==== DATA FOR THIS EXERCISE ====

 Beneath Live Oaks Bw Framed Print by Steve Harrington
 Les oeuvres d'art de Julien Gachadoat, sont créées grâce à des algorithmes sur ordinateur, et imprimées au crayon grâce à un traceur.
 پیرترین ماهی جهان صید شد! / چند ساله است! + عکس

====
==== DATA FOR THIS EXERCISE ====

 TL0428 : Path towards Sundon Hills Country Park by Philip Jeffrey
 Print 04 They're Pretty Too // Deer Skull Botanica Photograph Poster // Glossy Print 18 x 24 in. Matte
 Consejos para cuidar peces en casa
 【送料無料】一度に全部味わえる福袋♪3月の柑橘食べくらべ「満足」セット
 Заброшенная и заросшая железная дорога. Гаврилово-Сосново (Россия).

====
==== DATA FOR THIS EXERCISE ====

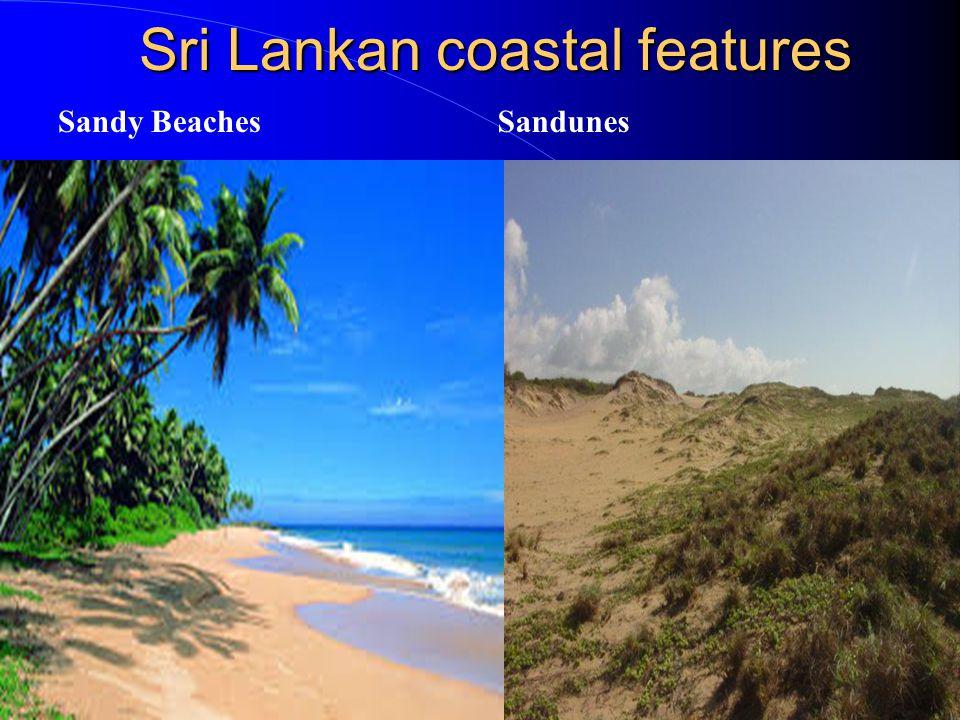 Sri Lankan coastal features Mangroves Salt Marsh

====

PROBLEM DETAILS — Going down the listing above, begin printing at the line with "Beneath Live Oaks" and finish with the line with "پیرترین ماهی جهان", exactly as they appear.

ANSWER BOX —
 Beneath Live Oaks Bw Framed Print by Steve Harrington
 Les oeuvres d'art de Julien Gachadoat, sont créées grâce à des algorithmes sur ordinateur, et imprimées au crayon grâce à un traceur.
 پیرترین ماهی جهان صید شد! / چند ساله است! + عکس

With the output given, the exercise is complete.